Problem to work on = Reproduce each line of the material below verbatim, leaving out the pictures.

Data for this task =
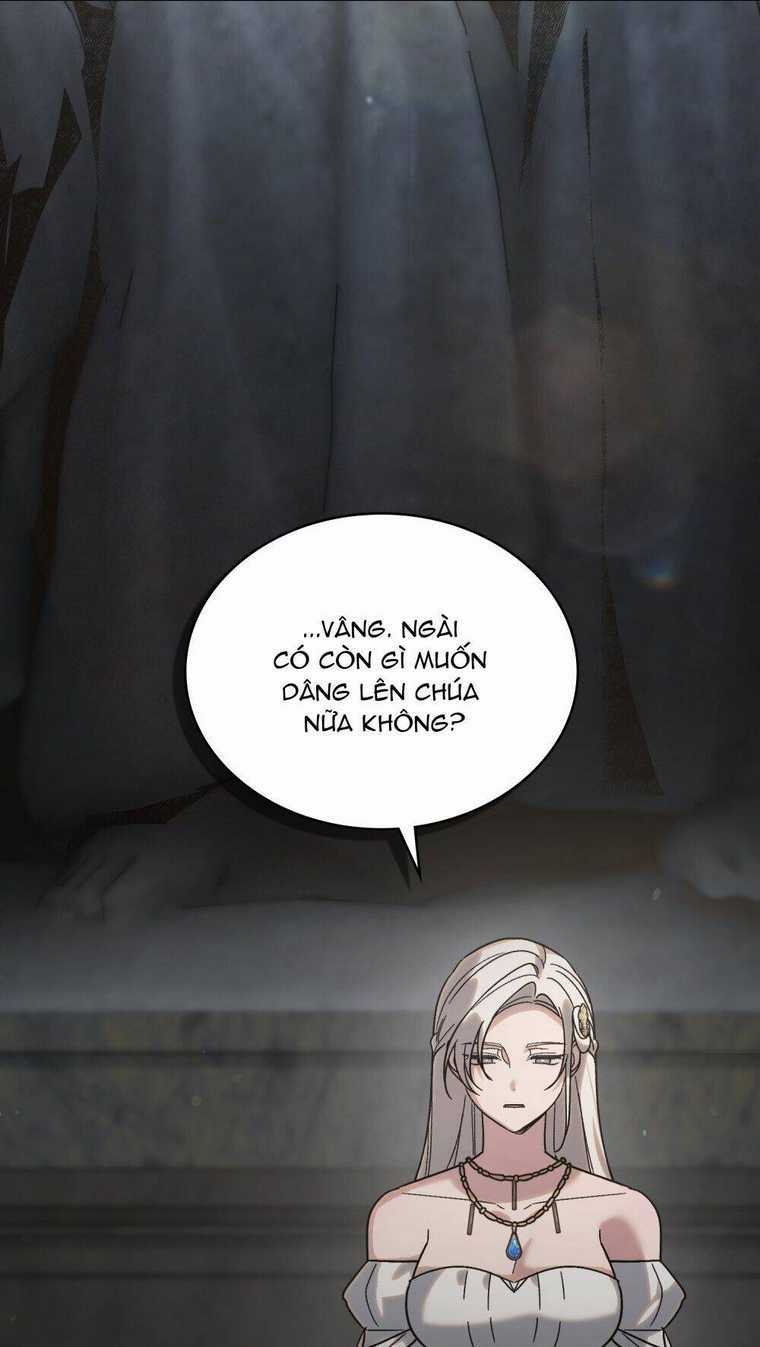 Khi Số Phận Tìm Đến Hai Ta - Chapter 2 - Trang 42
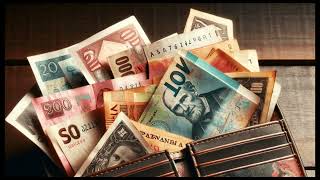 Unveiling the Mysteries: What Does Dreaming About a Wallet Really Mean? | PsychoSick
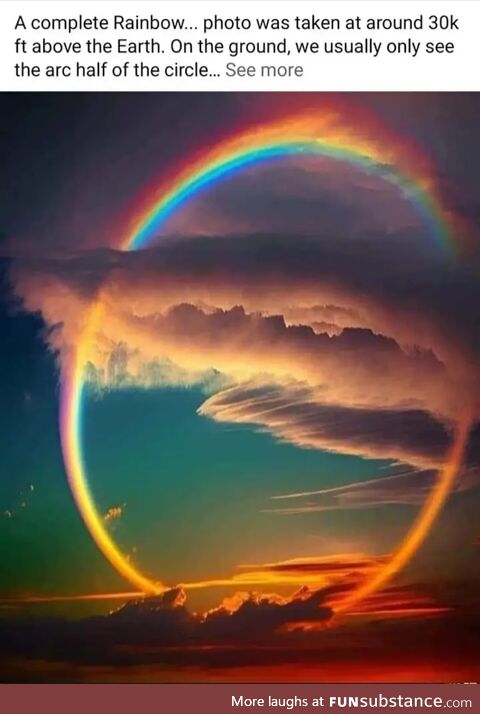 But they were all of them deceived for another ring was made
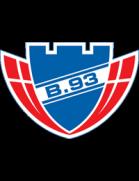 https://img.heibaitiyuy.com.cn/img/football/team/ebf29a5389bdbd7cafced2656ce673a3.png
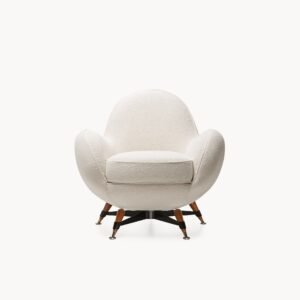 mercury-visionnaire-fauteuil-design-dstyle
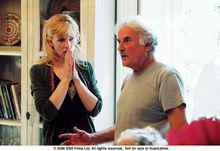 醜聞筆記的劇照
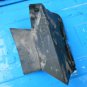 1965 1966 Chevy Impala Belair Biscayne Caprice powerglide linkage heat shield GM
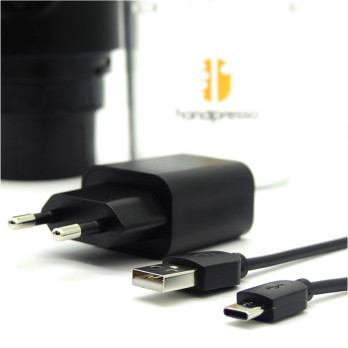 Cigarette lighter plug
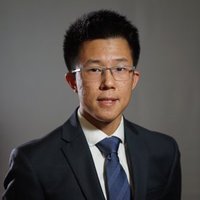 Yuchi Ma (@yuchi_ma93) 's Twitter Profile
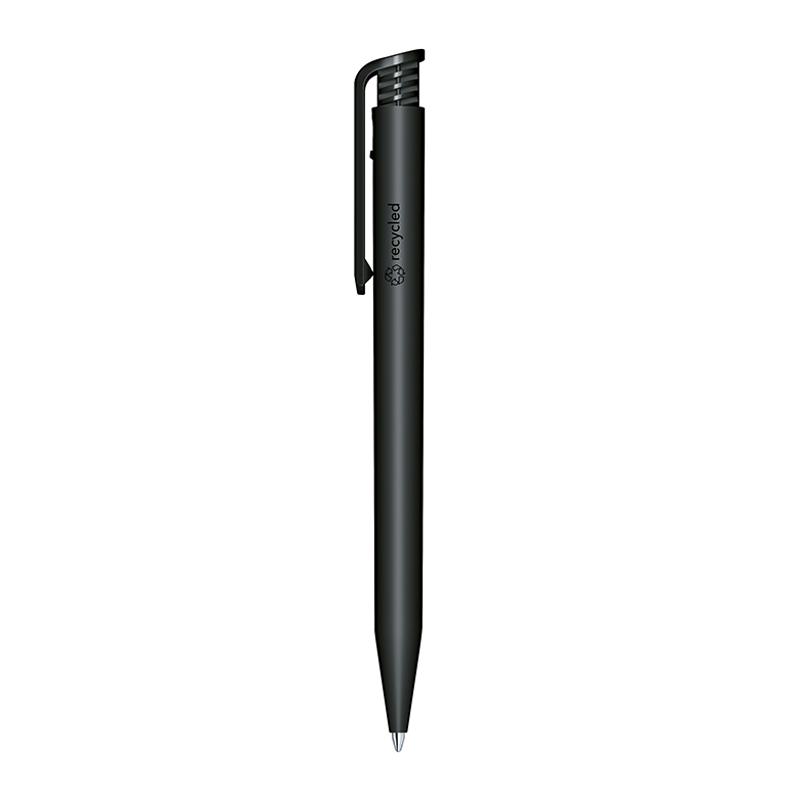 Senator pen Super Hit Matt Recycled - Afbeelding 10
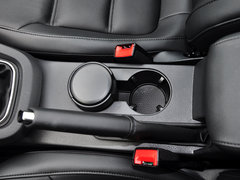 速腾 2014款 改款 1.6L 手动 舒适型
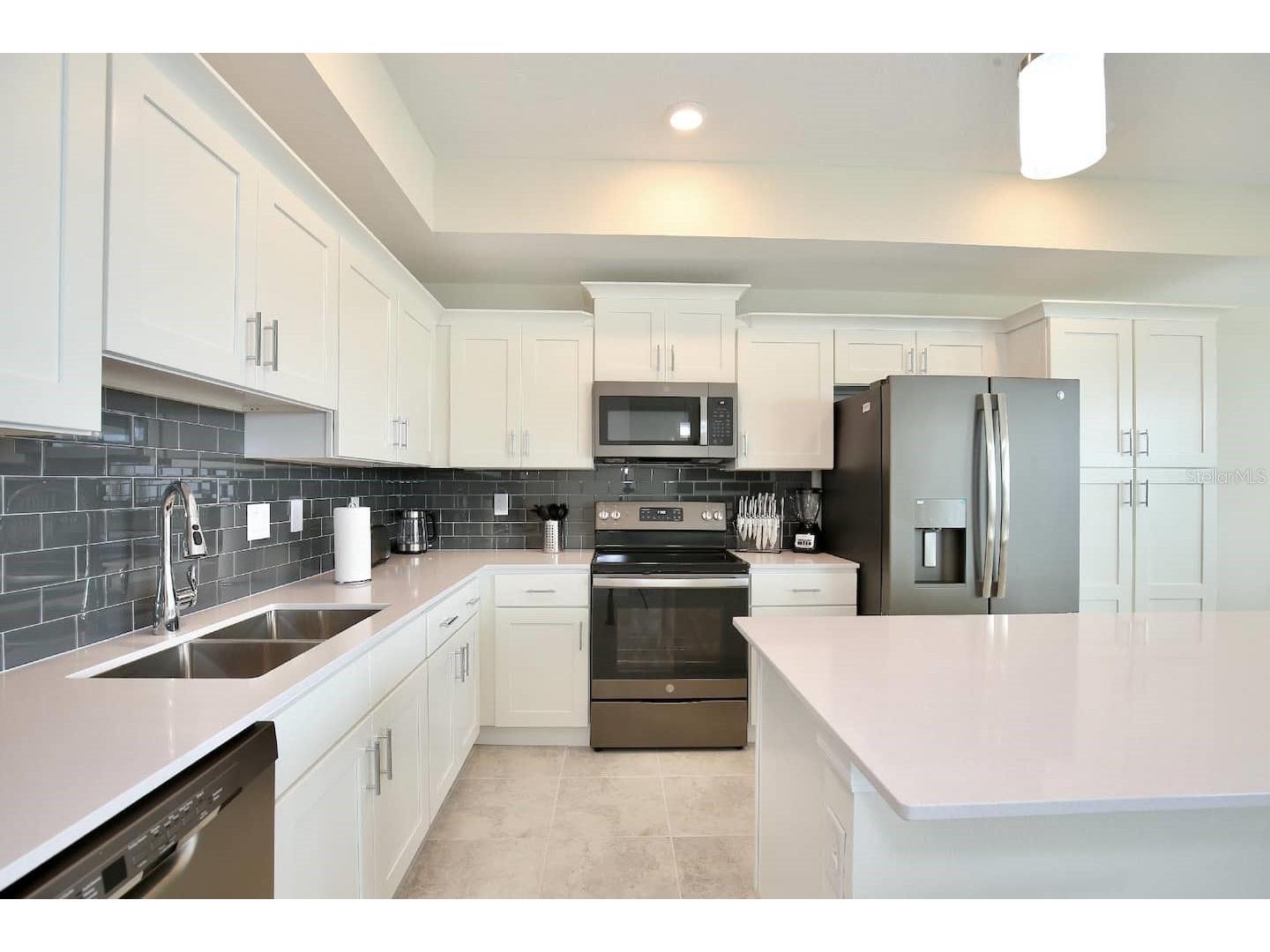 3151 Paradox Circle #406 Kissimmee FL 34746 O6394081 image17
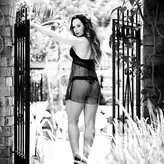 paparazzo nude #0108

Output for this exercise =
 Khi Số Phận Tìm Đến Hai Ta - Chapter 2 - Trang 42
 Unveiling the Mysteries: What Does Dreaming About a Wallet Really Mean? | PsychoSick
 But they were all of them deceived for another ring was made
 https://img.heibaitiyuy.com.cn/img/football/team/ebf29a5389bdbd7cafced2656ce673a3.png
 mercury-visionnaire-fauteuil-design-dstyle
 醜聞筆記的劇照
 1965 1966 Chevy Impala Belair Biscayne Caprice powerglide linkage heat shield GM
 Cigarette lighter plug
 Yuchi Ma (@yuchi_ma93) 's Twitter Profile
 Senator pen Super Hit Matt Recycled - Afbeelding 10
 速腾 2014款 改款 1.6L 手动 舒适型
 3151 Paradox Circle #406 Kissimmee FL 34746 O6394081 image17
 paparazzo nude #0108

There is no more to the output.